Requirement
What lines of the data hold the string "RESIDENTES"? Pull each one out.

[Dataset items]
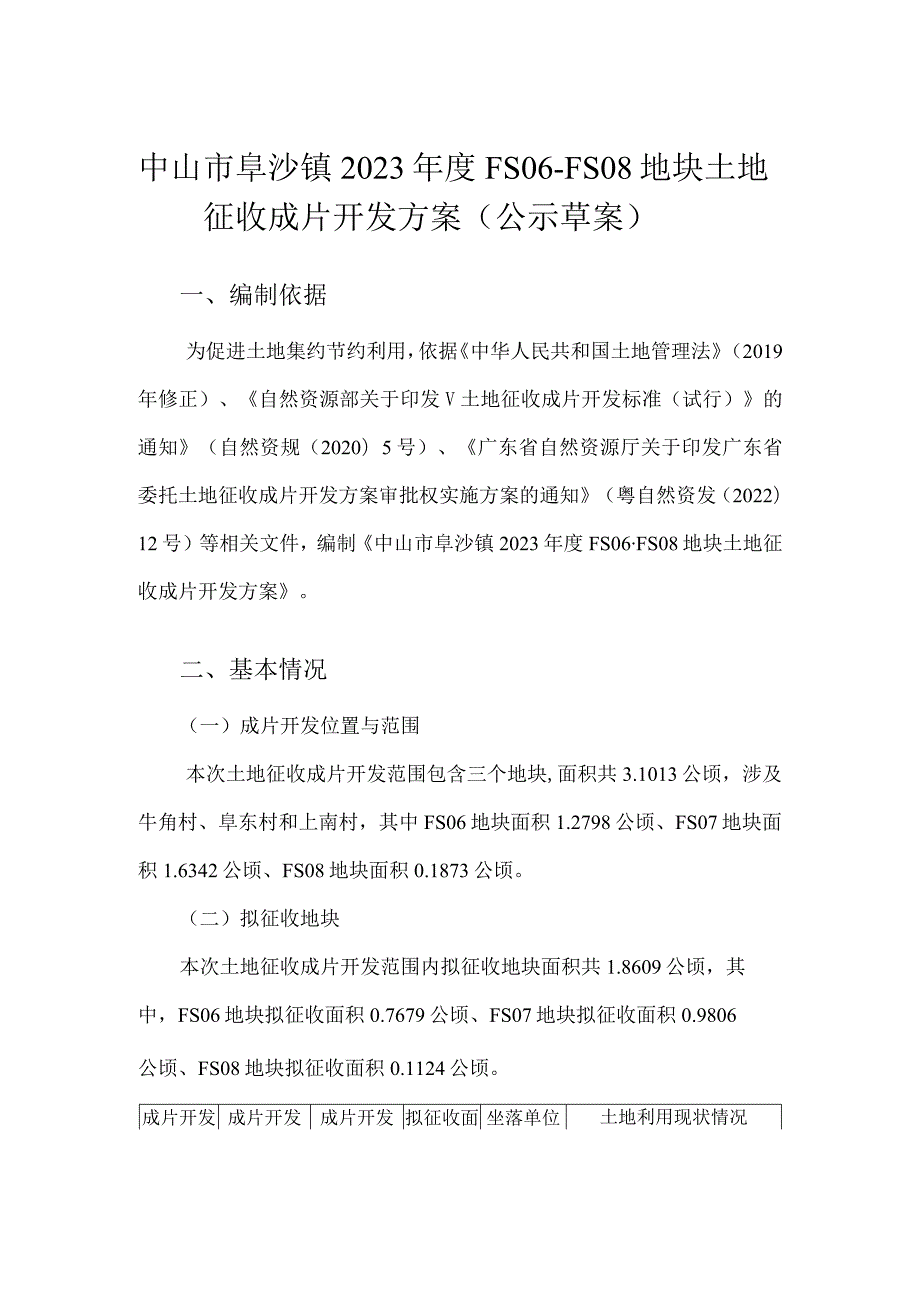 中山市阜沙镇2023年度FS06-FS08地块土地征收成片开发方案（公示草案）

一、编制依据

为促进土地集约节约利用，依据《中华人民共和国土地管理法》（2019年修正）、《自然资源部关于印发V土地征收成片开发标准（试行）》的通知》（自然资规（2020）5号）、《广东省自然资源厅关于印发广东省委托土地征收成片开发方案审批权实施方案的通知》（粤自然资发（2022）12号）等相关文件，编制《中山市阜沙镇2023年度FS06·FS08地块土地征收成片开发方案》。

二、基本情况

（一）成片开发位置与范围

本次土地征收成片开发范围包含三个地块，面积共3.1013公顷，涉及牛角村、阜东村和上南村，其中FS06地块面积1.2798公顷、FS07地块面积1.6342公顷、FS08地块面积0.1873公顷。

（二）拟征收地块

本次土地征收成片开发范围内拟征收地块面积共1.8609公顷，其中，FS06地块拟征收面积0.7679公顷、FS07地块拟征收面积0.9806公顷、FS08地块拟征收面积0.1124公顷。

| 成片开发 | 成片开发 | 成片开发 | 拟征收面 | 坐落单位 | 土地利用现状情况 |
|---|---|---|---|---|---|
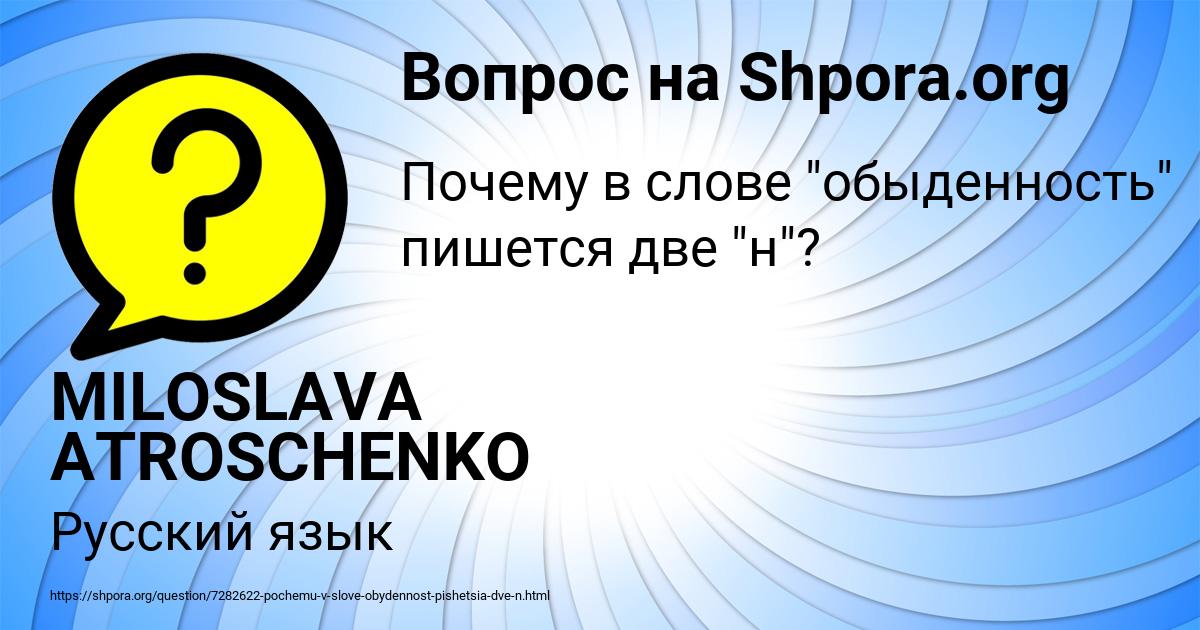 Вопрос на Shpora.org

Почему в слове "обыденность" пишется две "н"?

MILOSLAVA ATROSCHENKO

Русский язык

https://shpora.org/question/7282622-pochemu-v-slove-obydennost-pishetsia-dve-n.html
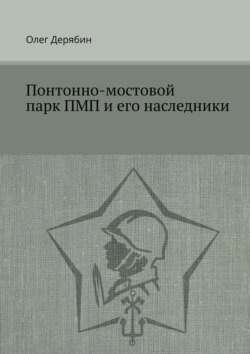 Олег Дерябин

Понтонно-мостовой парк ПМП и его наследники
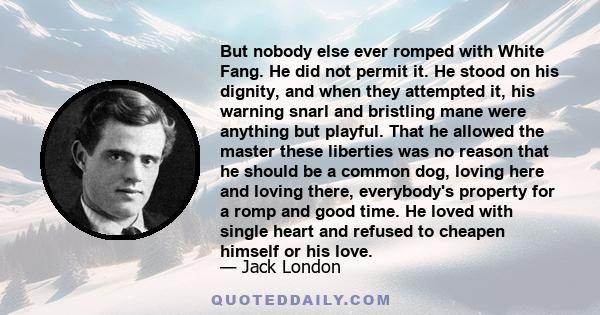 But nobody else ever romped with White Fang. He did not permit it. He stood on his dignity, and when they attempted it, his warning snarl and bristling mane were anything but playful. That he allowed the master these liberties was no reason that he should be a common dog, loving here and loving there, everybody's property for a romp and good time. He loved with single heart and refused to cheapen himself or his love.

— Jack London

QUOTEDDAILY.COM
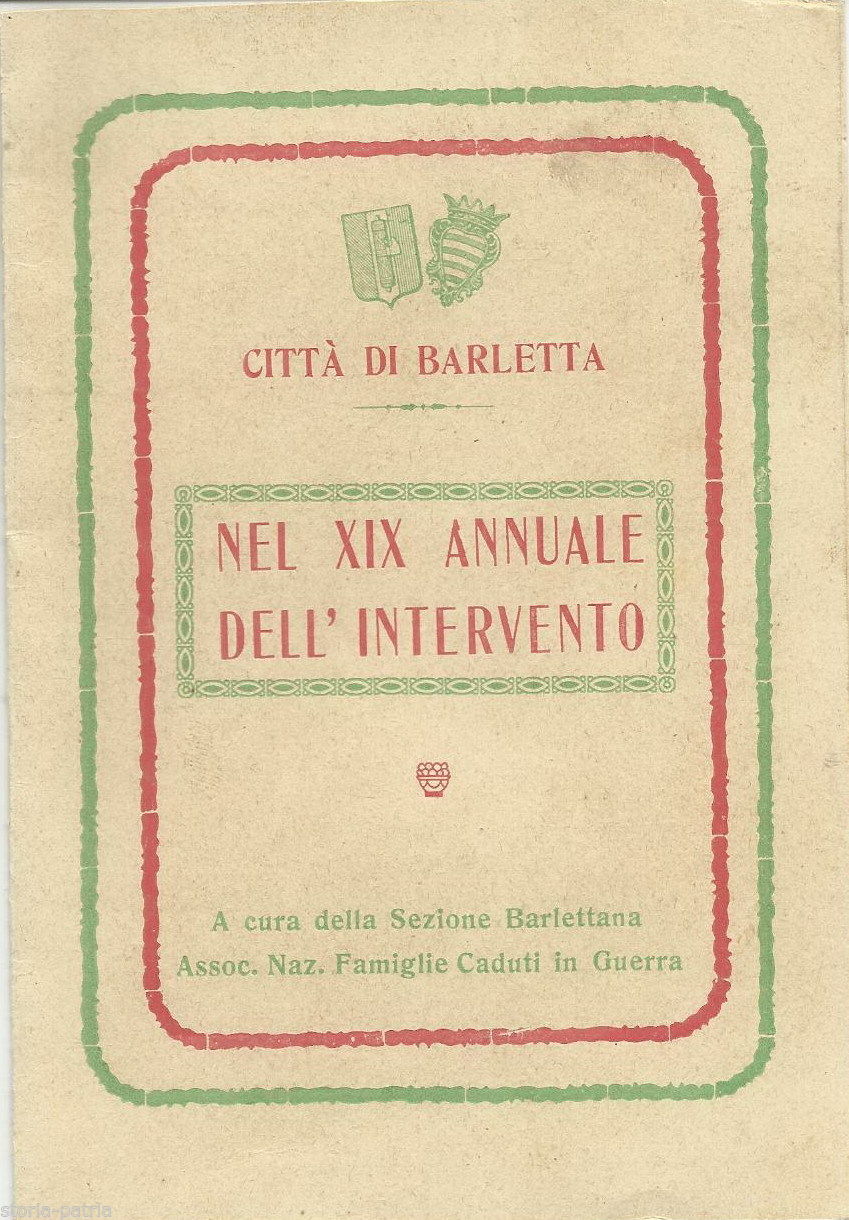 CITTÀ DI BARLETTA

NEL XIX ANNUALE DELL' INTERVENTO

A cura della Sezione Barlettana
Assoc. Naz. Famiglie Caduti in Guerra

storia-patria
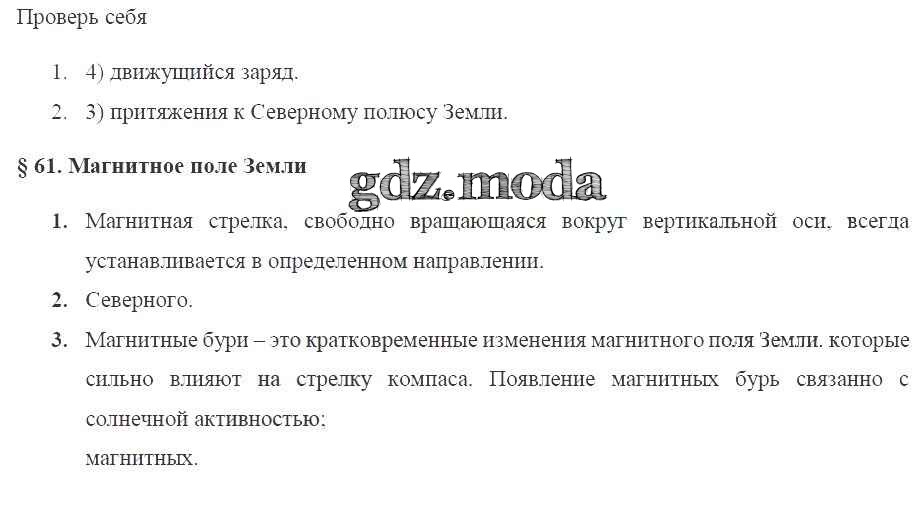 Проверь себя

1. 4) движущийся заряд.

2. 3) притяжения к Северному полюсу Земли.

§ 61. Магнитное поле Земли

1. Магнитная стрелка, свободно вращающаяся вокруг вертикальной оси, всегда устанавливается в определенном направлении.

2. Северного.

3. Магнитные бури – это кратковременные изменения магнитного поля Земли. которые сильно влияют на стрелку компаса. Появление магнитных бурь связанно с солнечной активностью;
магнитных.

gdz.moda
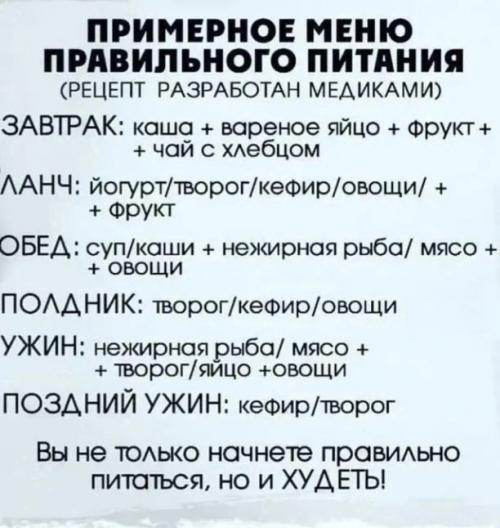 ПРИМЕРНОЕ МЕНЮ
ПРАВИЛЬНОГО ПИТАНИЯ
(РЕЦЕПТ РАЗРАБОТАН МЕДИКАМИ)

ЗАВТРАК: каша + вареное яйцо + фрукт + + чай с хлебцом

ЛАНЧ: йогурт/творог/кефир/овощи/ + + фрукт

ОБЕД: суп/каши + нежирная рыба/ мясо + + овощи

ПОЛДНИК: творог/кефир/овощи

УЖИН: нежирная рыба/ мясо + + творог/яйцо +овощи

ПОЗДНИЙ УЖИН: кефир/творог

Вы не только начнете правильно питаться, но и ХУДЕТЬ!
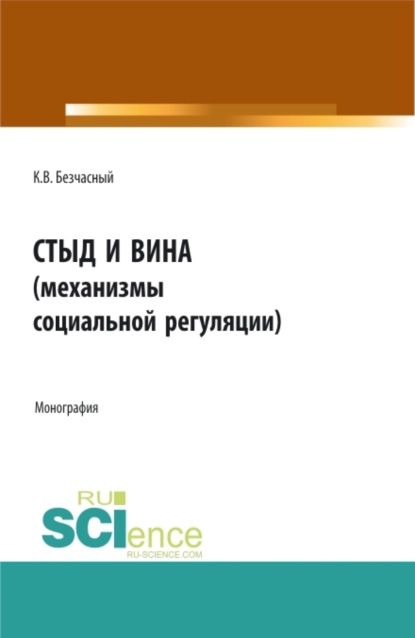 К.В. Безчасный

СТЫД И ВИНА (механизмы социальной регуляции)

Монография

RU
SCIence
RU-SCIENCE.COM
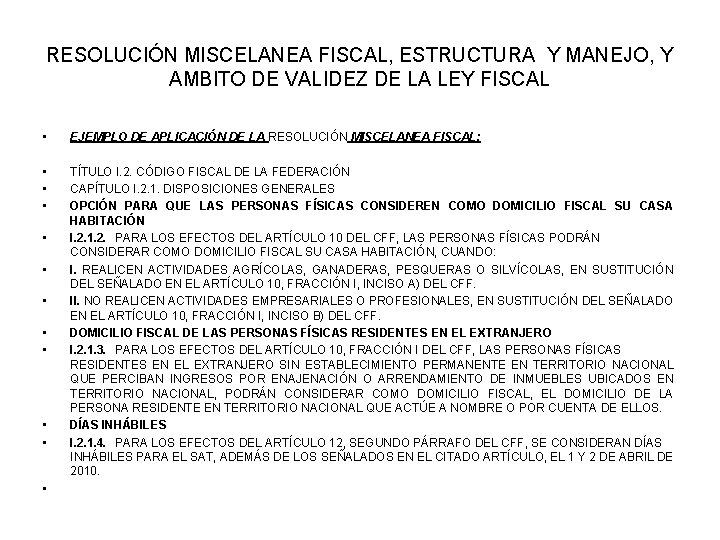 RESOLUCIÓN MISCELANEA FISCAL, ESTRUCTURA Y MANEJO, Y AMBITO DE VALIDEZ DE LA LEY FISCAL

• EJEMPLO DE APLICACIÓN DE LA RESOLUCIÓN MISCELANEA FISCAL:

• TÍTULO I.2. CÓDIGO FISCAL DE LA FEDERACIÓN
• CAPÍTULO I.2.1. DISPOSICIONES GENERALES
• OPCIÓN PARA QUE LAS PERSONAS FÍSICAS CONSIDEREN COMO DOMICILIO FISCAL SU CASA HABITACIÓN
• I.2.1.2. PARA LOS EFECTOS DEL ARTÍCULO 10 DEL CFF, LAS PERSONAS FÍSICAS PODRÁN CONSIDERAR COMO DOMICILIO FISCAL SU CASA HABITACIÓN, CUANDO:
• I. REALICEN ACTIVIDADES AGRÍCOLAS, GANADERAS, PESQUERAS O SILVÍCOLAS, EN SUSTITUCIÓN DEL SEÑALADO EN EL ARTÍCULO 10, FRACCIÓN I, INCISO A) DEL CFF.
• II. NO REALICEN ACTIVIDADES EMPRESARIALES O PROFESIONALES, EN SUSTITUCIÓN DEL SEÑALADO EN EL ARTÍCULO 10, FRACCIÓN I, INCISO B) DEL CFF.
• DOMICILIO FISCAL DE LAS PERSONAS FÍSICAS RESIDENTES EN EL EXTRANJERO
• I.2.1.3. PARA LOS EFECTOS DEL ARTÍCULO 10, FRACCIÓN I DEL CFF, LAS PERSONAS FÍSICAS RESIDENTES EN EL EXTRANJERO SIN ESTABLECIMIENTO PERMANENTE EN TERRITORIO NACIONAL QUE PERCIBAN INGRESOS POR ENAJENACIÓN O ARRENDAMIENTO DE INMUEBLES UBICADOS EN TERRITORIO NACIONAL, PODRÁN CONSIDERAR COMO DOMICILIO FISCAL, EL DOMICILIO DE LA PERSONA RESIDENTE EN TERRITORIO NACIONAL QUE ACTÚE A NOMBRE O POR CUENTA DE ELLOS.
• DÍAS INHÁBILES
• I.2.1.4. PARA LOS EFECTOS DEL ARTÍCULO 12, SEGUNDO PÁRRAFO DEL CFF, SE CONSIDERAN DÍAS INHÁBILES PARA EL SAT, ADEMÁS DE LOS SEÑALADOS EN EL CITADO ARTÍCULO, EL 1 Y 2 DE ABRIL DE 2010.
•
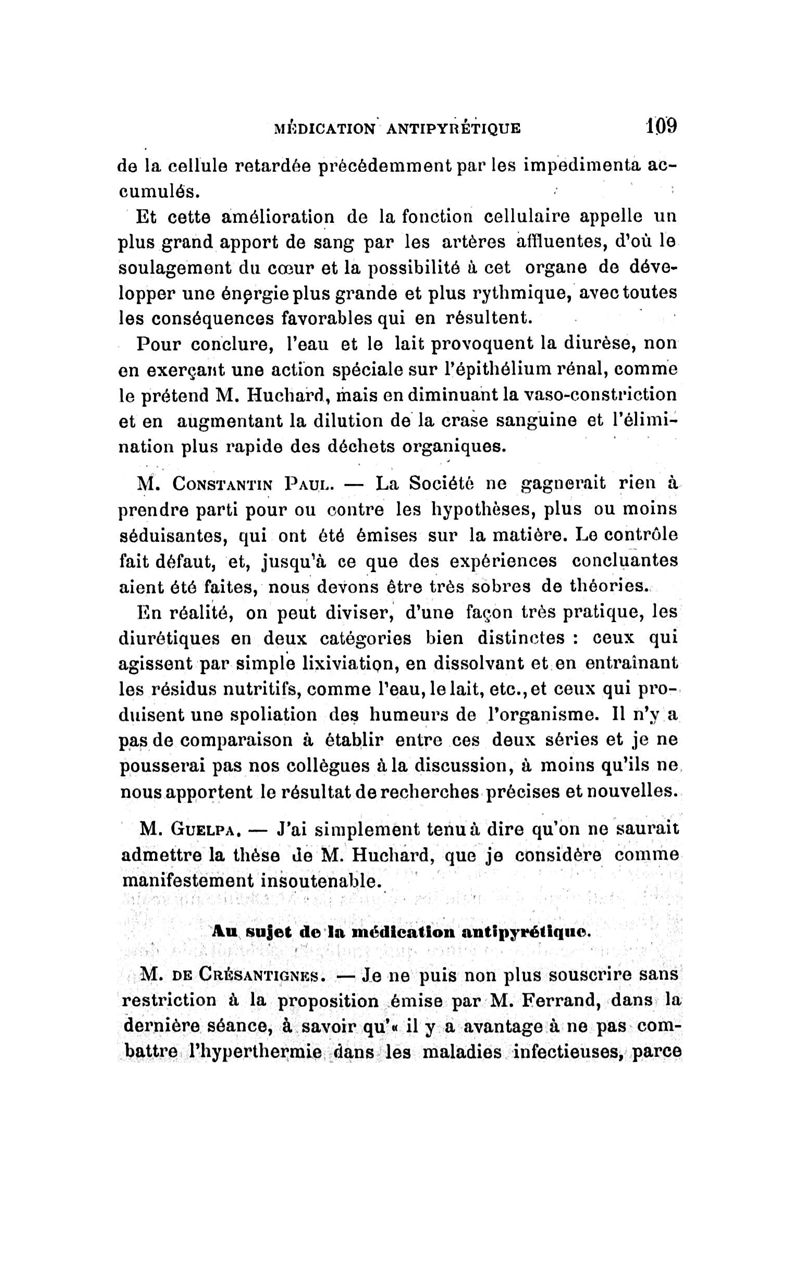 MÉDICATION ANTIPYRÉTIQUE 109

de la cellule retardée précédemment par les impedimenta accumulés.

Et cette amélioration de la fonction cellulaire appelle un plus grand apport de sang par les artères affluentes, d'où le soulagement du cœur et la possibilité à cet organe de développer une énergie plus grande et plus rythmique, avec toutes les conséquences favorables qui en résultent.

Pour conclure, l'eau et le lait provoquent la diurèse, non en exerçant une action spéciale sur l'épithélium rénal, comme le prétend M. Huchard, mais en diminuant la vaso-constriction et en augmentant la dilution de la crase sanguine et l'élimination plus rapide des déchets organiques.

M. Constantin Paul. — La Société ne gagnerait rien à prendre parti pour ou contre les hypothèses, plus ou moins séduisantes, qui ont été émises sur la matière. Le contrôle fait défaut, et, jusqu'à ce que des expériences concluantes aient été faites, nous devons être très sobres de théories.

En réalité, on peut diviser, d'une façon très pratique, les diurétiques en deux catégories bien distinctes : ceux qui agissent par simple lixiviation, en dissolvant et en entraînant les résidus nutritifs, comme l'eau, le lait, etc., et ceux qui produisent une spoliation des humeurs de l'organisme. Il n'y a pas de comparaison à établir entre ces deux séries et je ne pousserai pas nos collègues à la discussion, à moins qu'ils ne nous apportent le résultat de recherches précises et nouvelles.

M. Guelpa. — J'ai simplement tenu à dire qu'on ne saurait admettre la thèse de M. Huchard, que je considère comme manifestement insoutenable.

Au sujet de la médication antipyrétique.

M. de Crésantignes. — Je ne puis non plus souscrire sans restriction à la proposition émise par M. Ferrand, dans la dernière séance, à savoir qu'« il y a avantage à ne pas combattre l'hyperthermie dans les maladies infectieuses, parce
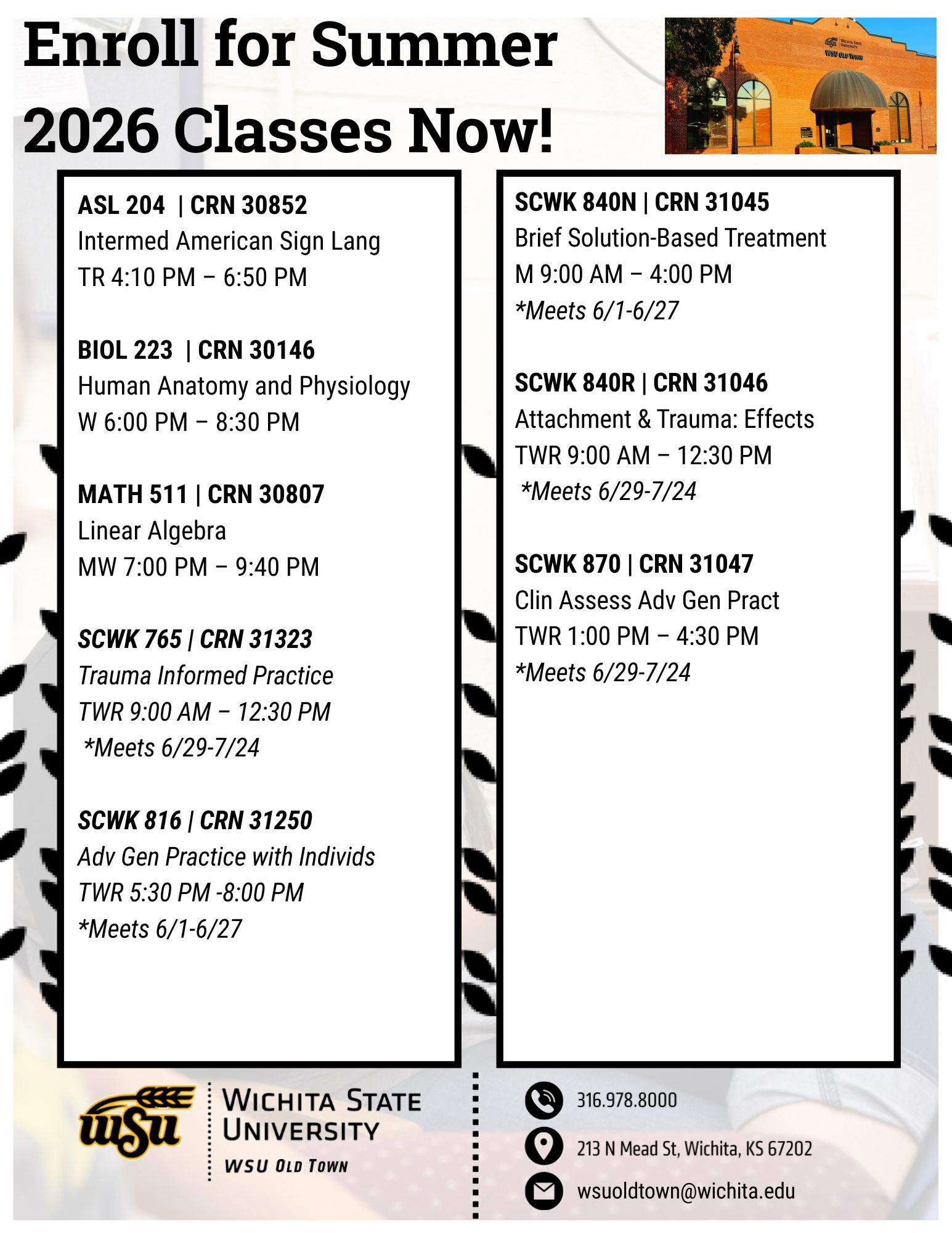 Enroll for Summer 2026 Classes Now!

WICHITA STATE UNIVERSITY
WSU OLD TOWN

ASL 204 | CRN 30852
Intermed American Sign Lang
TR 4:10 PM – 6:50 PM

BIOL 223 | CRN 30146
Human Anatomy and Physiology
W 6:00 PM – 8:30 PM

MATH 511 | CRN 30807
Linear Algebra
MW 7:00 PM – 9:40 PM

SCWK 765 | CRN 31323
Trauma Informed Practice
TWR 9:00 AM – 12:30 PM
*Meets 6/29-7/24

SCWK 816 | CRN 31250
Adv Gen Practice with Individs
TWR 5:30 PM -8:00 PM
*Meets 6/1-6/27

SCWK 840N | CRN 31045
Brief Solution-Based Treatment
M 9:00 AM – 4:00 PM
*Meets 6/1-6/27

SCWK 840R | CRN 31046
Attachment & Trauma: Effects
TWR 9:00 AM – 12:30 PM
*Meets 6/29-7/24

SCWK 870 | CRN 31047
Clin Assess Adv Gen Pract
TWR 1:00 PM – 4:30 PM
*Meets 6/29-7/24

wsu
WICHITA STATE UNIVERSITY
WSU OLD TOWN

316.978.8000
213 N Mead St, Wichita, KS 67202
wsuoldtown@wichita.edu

Task answer
• DOMICILIO FISCAL DE LAS PERSONAS FÍSICAS RESIDENTES EN EL EXTRANJERO
• I.2.1.3. PARA LOS EFECTOS DEL ARTÍCULO 10, FRACCIÓN I DEL CFF, LAS PERSONAS FÍSICAS RESIDENTES EN EL EXTRANJERO SIN ESTABLECIMIENTO PERMANENTE EN TERRITORIO NACIONAL QUE PERCIBAN INGRESOS POR ENAJENACIÓN O ARRENDAMIENTO DE INMUEBLES UBICADOS EN TERRITORIO NACIONAL, PODRÁN CONSIDERAR COMO DOMICILIO FISCAL, EL DOMICILIO DE LA PERSONA RESIDENTE EN TERRITORIO NACIONAL QUE ACTÚE A NOMBRE O POR CUENTA DE ELLOS.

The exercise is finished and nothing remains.